My name is Kiele Marquez and I am a freshman at Hālau Kū Māna Public Charter School. These are some of my personal feelings about the part I played at the Kū ceremony yesterday. 

This was my first time being able to dance in front of this specific ahu. When this ahu was being built I was on a trip and I missed laying my hands upon the pōhaku as it was being built.  So this ceremony was meaningful to me. Iʻm used to welcoming Lono during makahiki season but I never welcomed Kū before. This ceremony was necessary for our Lāhui because it is time to move forward and work hard to keep Hawaiʻi Hawaiian. We are battling for preservation of sacred lands, water rights, and who we are as a people. 

Yesterday was a validation that the original people of this land are rising.
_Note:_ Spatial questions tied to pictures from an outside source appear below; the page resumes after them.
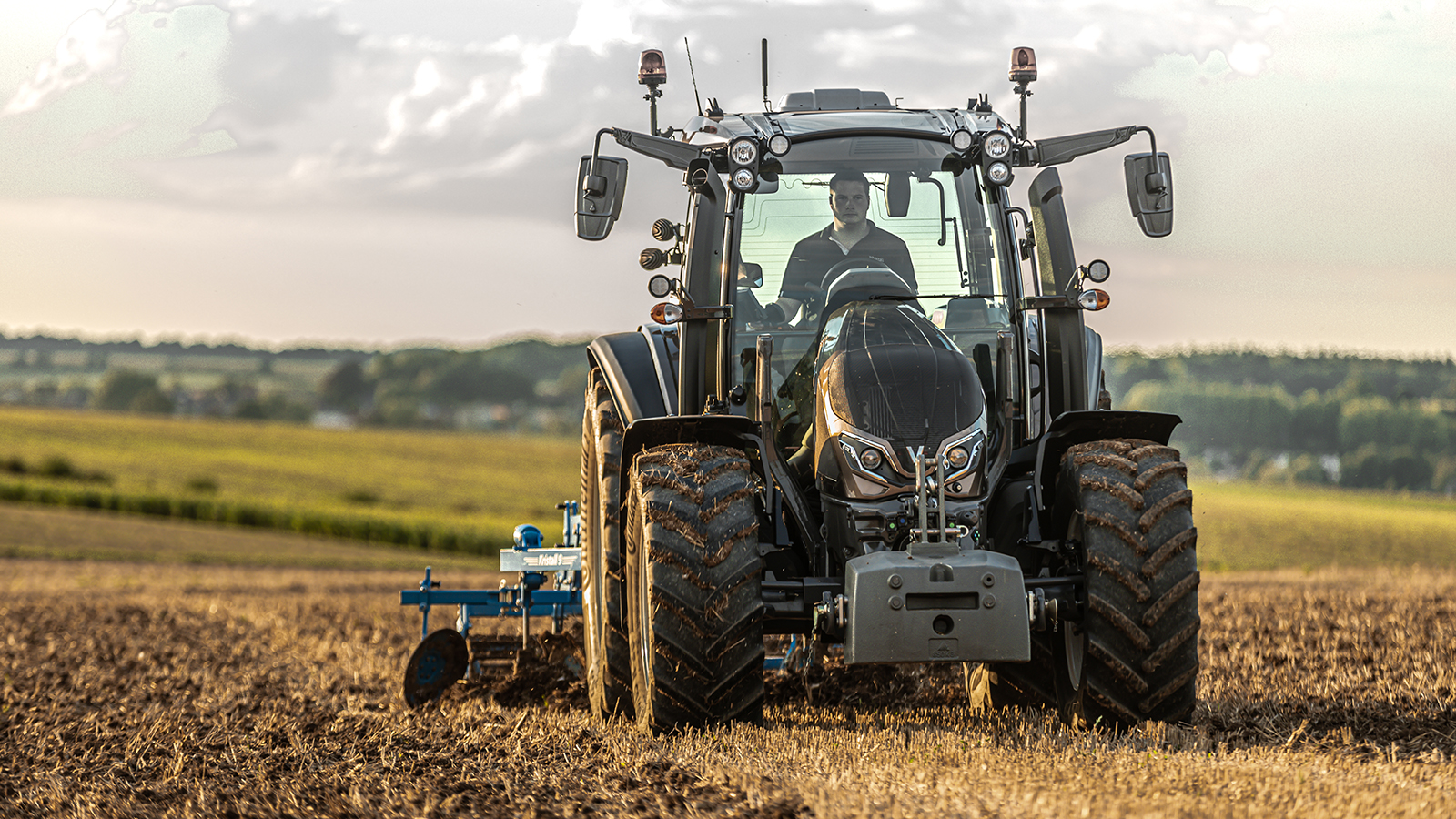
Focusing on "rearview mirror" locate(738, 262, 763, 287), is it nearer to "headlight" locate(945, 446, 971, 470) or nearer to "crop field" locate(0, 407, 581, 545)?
"headlight" locate(945, 446, 971, 470)

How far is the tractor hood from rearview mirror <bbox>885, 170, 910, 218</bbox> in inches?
42.8

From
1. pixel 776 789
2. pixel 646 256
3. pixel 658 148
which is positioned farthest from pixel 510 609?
pixel 776 789

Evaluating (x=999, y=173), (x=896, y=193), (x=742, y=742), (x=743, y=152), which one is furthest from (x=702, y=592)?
(x=999, y=173)

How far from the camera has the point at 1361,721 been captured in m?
6.69

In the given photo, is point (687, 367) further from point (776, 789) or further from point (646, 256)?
point (776, 789)

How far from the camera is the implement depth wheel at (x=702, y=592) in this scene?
6.05m

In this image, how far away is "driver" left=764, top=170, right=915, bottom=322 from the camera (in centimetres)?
732

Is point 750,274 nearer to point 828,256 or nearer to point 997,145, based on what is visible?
point 828,256

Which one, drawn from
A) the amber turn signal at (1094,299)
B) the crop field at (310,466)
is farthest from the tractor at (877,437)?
the crop field at (310,466)

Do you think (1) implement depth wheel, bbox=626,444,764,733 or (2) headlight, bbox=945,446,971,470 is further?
(2) headlight, bbox=945,446,971,470

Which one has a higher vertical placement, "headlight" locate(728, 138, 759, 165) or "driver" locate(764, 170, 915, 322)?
"headlight" locate(728, 138, 759, 165)

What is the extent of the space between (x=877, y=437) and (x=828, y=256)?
4.55 ft

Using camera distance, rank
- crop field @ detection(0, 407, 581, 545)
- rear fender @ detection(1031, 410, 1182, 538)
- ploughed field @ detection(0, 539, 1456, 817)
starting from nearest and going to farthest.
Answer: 1. ploughed field @ detection(0, 539, 1456, 817)
2. rear fender @ detection(1031, 410, 1182, 538)
3. crop field @ detection(0, 407, 581, 545)

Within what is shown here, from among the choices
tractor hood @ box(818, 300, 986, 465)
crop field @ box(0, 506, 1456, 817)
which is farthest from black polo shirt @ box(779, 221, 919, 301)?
crop field @ box(0, 506, 1456, 817)
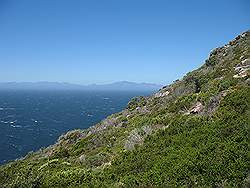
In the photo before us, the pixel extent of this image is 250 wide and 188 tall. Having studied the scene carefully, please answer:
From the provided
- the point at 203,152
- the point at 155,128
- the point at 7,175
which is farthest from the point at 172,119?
the point at 7,175

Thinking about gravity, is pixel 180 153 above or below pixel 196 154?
below

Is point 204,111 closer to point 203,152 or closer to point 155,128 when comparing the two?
point 155,128

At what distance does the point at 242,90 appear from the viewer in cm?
1962

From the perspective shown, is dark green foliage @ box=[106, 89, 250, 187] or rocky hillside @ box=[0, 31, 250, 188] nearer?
dark green foliage @ box=[106, 89, 250, 187]

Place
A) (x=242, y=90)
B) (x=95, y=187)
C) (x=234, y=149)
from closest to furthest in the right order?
1. (x=234, y=149)
2. (x=95, y=187)
3. (x=242, y=90)

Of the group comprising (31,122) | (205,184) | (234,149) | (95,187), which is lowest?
(31,122)

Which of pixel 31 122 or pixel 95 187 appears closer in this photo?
pixel 95 187

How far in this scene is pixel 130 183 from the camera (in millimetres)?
14578

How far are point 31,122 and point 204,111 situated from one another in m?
121

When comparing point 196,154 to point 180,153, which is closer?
point 196,154

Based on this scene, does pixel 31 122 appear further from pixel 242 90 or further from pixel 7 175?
pixel 242 90

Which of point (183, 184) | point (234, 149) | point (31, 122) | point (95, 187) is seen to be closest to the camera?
point (183, 184)

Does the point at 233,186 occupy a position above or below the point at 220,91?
below

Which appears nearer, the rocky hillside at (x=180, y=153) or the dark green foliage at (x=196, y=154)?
the dark green foliage at (x=196, y=154)
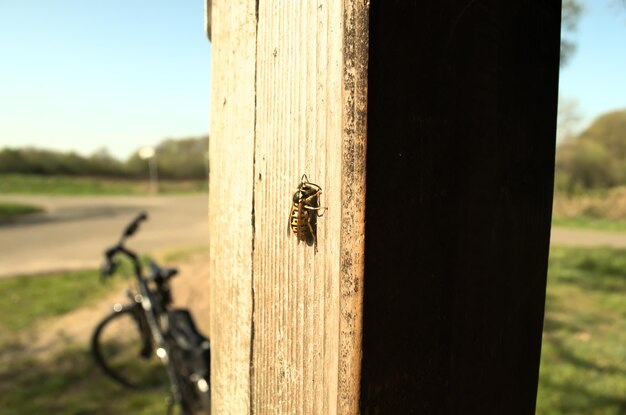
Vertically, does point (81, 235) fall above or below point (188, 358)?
below

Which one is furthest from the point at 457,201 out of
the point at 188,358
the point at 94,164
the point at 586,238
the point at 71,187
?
the point at 94,164

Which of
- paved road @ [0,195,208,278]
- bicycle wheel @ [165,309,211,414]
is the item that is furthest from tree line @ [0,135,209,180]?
bicycle wheel @ [165,309,211,414]

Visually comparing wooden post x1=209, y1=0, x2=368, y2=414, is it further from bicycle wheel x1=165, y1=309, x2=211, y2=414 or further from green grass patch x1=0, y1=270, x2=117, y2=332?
green grass patch x1=0, y1=270, x2=117, y2=332

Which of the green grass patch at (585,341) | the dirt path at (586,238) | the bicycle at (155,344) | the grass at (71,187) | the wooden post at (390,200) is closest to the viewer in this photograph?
the wooden post at (390,200)

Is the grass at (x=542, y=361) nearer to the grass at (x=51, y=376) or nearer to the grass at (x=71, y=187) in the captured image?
the grass at (x=51, y=376)

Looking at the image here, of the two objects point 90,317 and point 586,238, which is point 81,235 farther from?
point 586,238

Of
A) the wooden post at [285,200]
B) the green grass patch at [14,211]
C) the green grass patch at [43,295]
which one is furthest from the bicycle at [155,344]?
the green grass patch at [14,211]
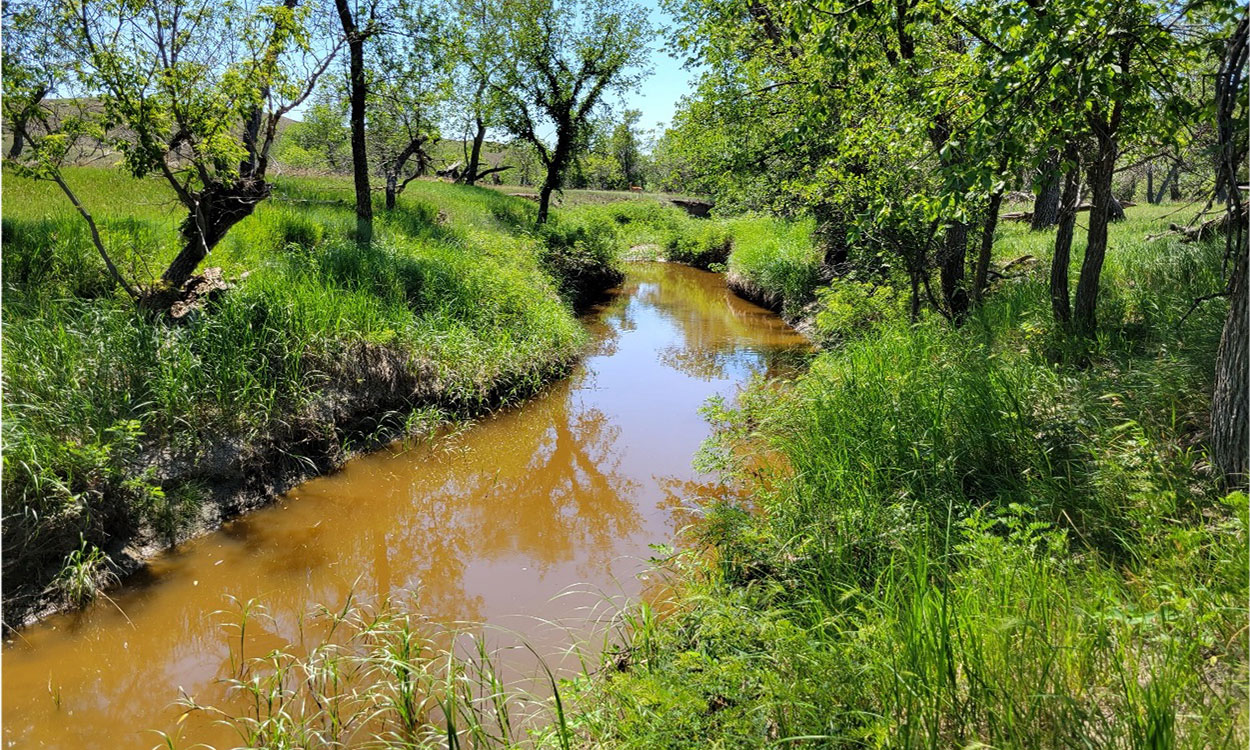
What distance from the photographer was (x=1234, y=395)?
299 cm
I felt very empowered as a kanaka. Dancing near the ahu made me feel connected to my ancestors and to this land in which I come from. I saw familiar faces of people who are at the forefront of Mauna Kea protection. People of all races attended our ceremony because we are all connected with the purpose of protecting these sacred lands. I am proud to be an educated kanaka and I hope to make a difference in the future. 




About Kiele:

Kiele is in the first 4th grade class at Hālau Kū Māna.  She is in the PAAC (Pacific Asian Affairs Council) and will travel to Bali this June with them. She has also applied to the AgDiscovery Program at UH.  She wrestles for Nā Koa and models and acts with Nichè Agency. Kiele enjoys spending time with close friends and her 'ohana  especially her grandmother who suffers from lung and heart failure and is severely blind.   She often reads the newspaper to her.    Her passions are astronomy and reading.   She knows that there is a place to study the stars and our Mauna is not one of them.